Throwing a cigarette butt on the ground is littering in Missouri, too, but as crimes go it's a scofflaw's dream. Most Missouri smokers stopped for flicking a butt would laugh the cop off the street.
The community does have an anti-litter campaign going. One afternoon earlier this week, volunteers from the company I work for picked up litter in the vicinity of our building. We were sent out into the world of trash armed with Latex gloves, water bottles and trash bags. We were unprepared. We needed vacuum cleaners.
My one-hour assignment was to police a two-block length of Fountain Street. One block is residential. The federal courthouse is on one side of the other block, a church on the other side.

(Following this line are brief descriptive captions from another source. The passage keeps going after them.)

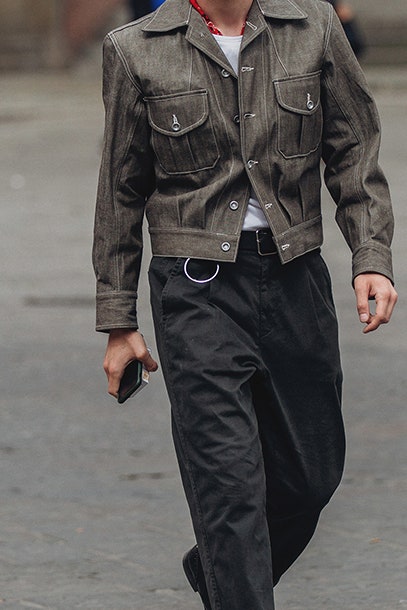 Стритстайл фото на Pitti Uomo 2019 стильные мужские образы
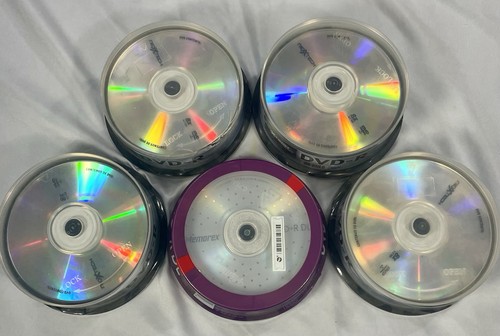 Nexxtech 25-Pack DVD-R x4 & Memorex DVD-R-DL 25 Pack NOS - Picture 2 of 4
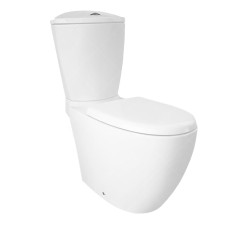 Унітаз RAK Ceramics Venice ABS Soft Close Delux RAK0040 Білий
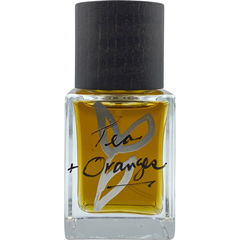 Tea + Oranges von K Van Dyck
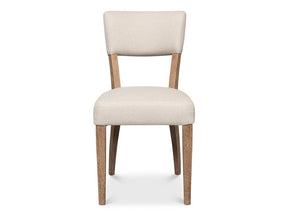 Rhett Beige Chair (Set of 2) - Ornate Home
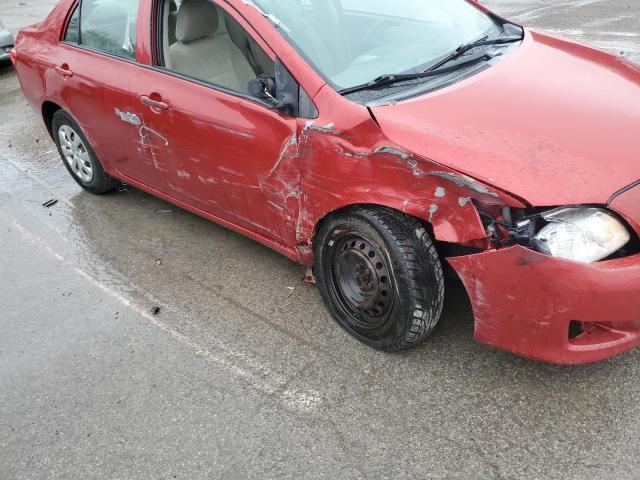 Photo 9 from auction – 2009 TOYOTA COROLLA BA with VIN 2T1BU40EX9C168943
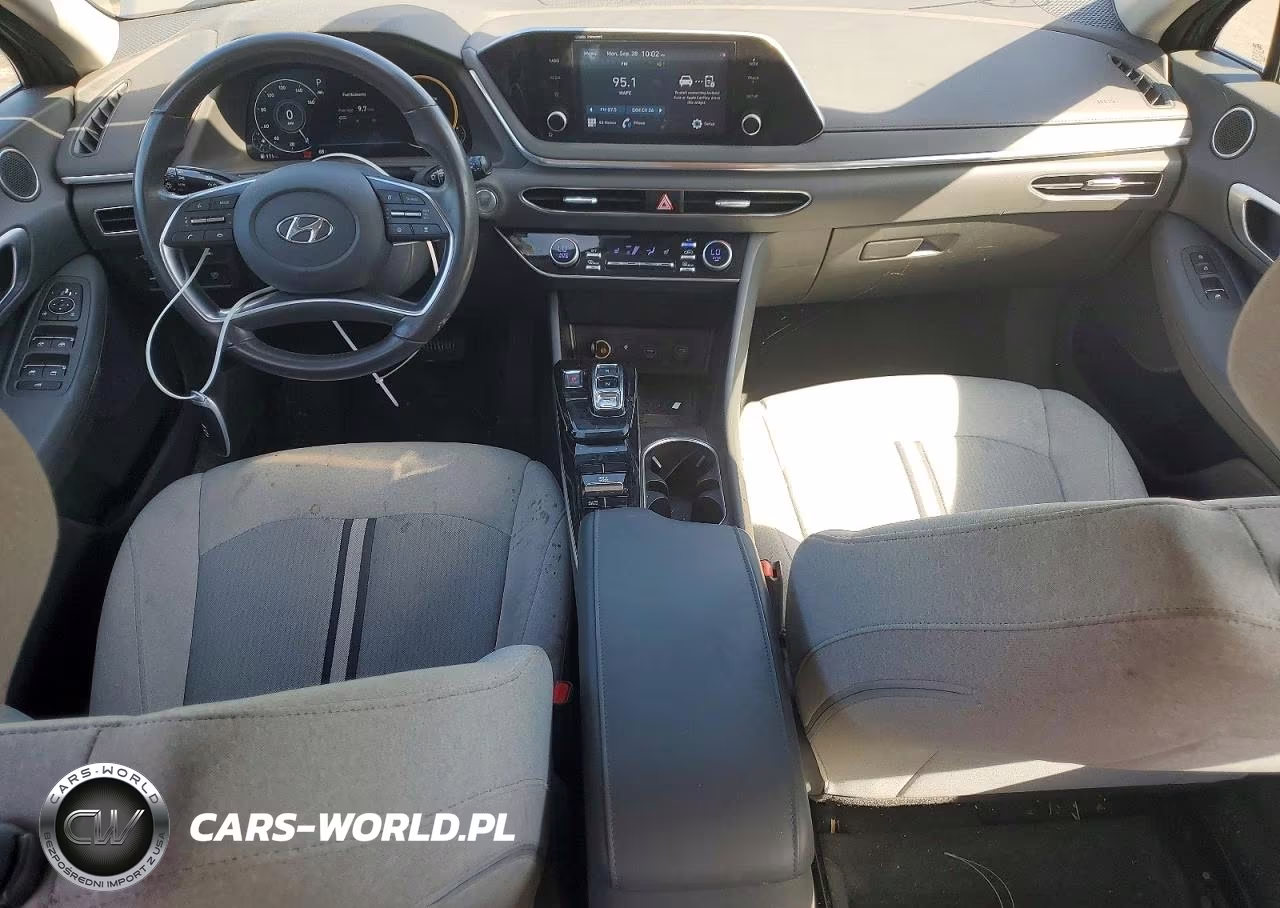 2021 Hyundai Sonata Sel VIN:5NPEF4JA7MH099475 - 8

My litter booty on those two blocks included:
* An abandoned car of the toy kind.
* Three spent shell casings, now in a safe place just in case CSI technicians want to see them.
* A shopping cart.
* And hundreds of cigarette butts.
So many butts were next to the courthouse that at some point I started counting them. The unofficial total on that side of the block was 89. You figure lots of nervous people use that sidewalk.
Working my way further down the two blocks and back again it was obvious that cigarette butts accounted for almost all the litter. Unless someone has dumped an ashtray, most of us walk the streets without noticing all the cigarette butts. But if you're looking for them they're everywhere, in the cracks in the sidewalk and next to the curb. Some are adorned with lipstick.

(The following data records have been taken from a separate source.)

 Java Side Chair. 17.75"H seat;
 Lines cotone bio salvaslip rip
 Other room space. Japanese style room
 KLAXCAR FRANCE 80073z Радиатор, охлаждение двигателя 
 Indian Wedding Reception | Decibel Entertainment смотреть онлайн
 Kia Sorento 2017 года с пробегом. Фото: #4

Retrieving each one meant bending down repeatedly, like someone picking cotton. Each bend was accompanied by a silent curse for the person who discarded this in our Garden of Eden.
You wonder: Do they throw cigarette butts on their own sidewalk and on their own driveway?
Many years ago I was one of those smokers carelessly turning God's creation into my personal ashtray. It didn't occur to me that throwing away a tiny cigarette butt was littering. That's still the case with lots of people.
We could send patrols of volunteers out every few weeks to pick up the butts. But several trillion are tossed into the world every year, each containing toxic chemicals, each requiring up to 15 years to decompose. How could we ever keep up?
Obviously, smokers can't be so irresponsible anymore. And the rest of us can't let them. Each of us can improve the quality of life in our corner of the world merely by being more conscious about how we live. Scotland has banned smoking in enclosed public places. All bars and restaurants in Minneapolis are smoke-free. Beaches up and down the Southern California coast have banned smoking.
The smoking lamp is still lit in Southeast Missouri. The sidewalks and streets are littered with the filters tobacco companies developed in the 1950s to reassure people that cigarettes weren't harmful.
Love, Sam
Sam Blackwell is managing editor of the Southeast Missourian.